That the anniversary lunch ended as an absolute disaster was no surprise to any of us. Every year, it’s a different story, but the same ending.
I hated these lunches because they’re like a chronological record of all my failures. 2017 was the one when I broke up with Nitin. I think amma and appa were more in love with him than I was. 2018 was when I quit my six-figure job. Amma used to gush over me all the time when I had that job. Good times but didn’t last long enough. And then there was the year when amma couldn’t stop talking about the new greys on my head.
I’m not even sure why I continue to go to them. I guess I’m just not good at saying NO.
Amma started making a big deal out of her wedding anniversary ever since Kiran, my sister aka her favourite daughter, happened to get married on the same date. The double anniversary is the kind of serendipity I could have done without.
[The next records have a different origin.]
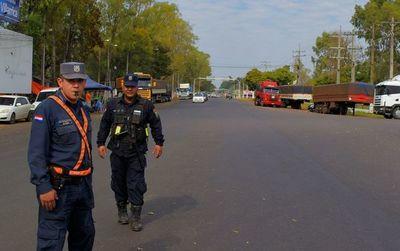 """Policía """"resguarda"""" cruce Villarrica-Paraguarí tras incidente con camioneros"""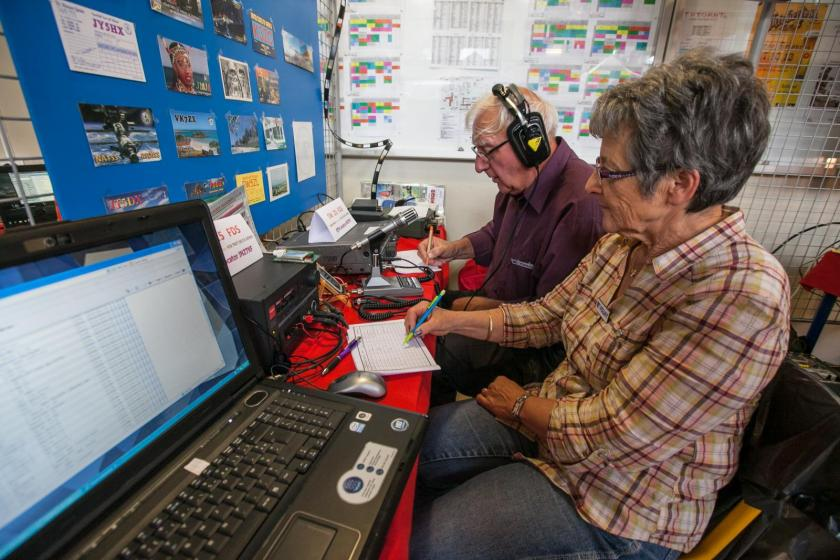 Deux personnes âgées font de la radio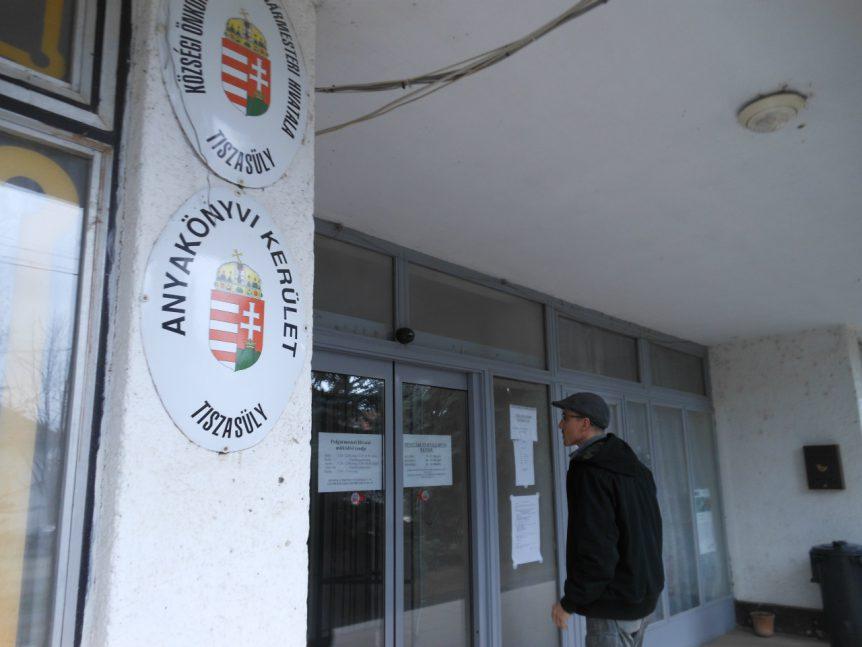 Met Bence bij gemeentehuisje van Tiszasüly.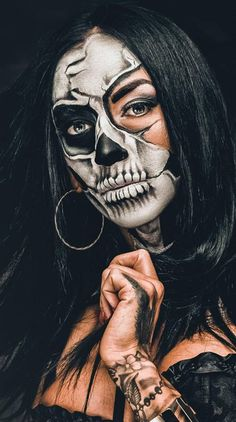 Best Halloween Makeup Looks That Are Creepy Yet Cute Girl Halloween Makeup, Halloween Cosplay, Halloween Nails, Halloween Costumes, Voodoo Halloween, Skeleton Face Paint, Skull Face Paint, Scary Face Paint, Day Of The Dead Art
I was helping amma set the table when I made the mistake of asking her why she tires herself out cooking an elaborate fare. Pat came her reply, “If you aren’t giving us the opportunity to enjoy a wedding lunch, I can at least keep myself happy this way.”I decided to shut my mouth and simply enjoy the spread.
The way she complains incessantly about my marriage, you’d think I’m old. I’m just 27. Just because she got married at 20 doesn’t mean I’ve to. Of course, it doesn’t help that Kiran met the love of her life at law school, got married by 24, and had twins the very next year.
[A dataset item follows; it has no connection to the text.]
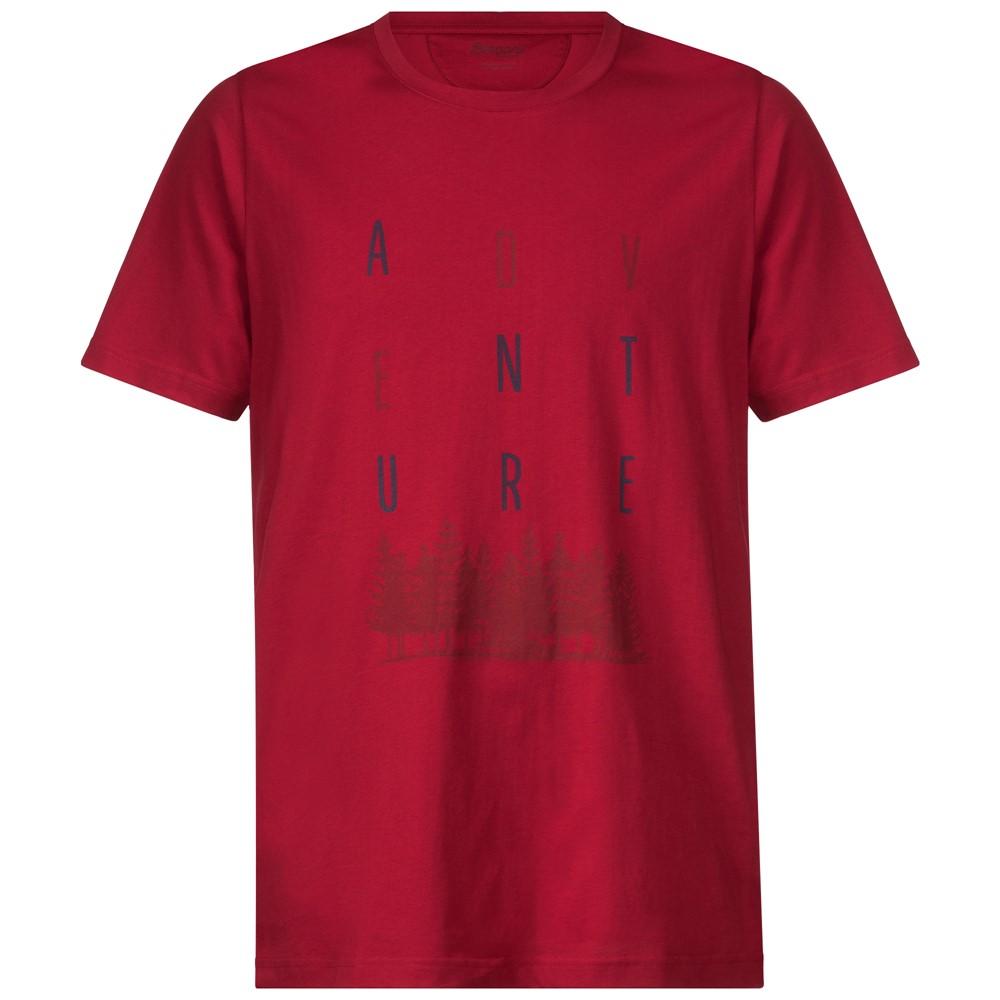 *Футболка Adventure TeeФутболки, поло<br>Футболка Bergans Adventure Tee изготовлена из сочетания хлопка и эластана. Она мягкая и приятная на ощупь, хорошо садится по фигуре и не сковывает движений.<br><br>Характеристики футболки Bergans Adventure Tee:<br><br>Материал: 95% хлопок, 5% эластан;<br>Защит...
“Amma, let Shakti get married whenever she wants to,” Kiran was now giving amma’s hand a squeeze. I’m sure she was relishing this moment, hiding her smirk behind that huge mouthful of mysorepak she was taking a bite out of.
That’s my other problem with these lunches—having to watch the love story between amma and Kiran unfold. It’s traumatic to sit like an extra character in a movie, while these two communicate in silences and gestures.
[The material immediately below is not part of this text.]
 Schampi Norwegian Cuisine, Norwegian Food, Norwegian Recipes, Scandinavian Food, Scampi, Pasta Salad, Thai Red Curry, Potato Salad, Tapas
“It’s not just the marriage. This is her third job in the last two years. The girl just doesn’t seem to know what she wants.” Amma wasn’t letting this go.
“I know what I don’t want,” I said, “and that’s a good start.”
I looked at appa for support. But, as usual, he gave a weak smile, which was useless against amma’s snappy words. For years, I’ve tried to balance out amma and Kiran’s relationship by trying to get close to appa. Isn’t that how it’s supposed to be? One child is close to the mother and the other to the father. But I realized appa isn’t close to anyone. Amma is his medium to talk to the rest of the world, even his own sisters and brothers.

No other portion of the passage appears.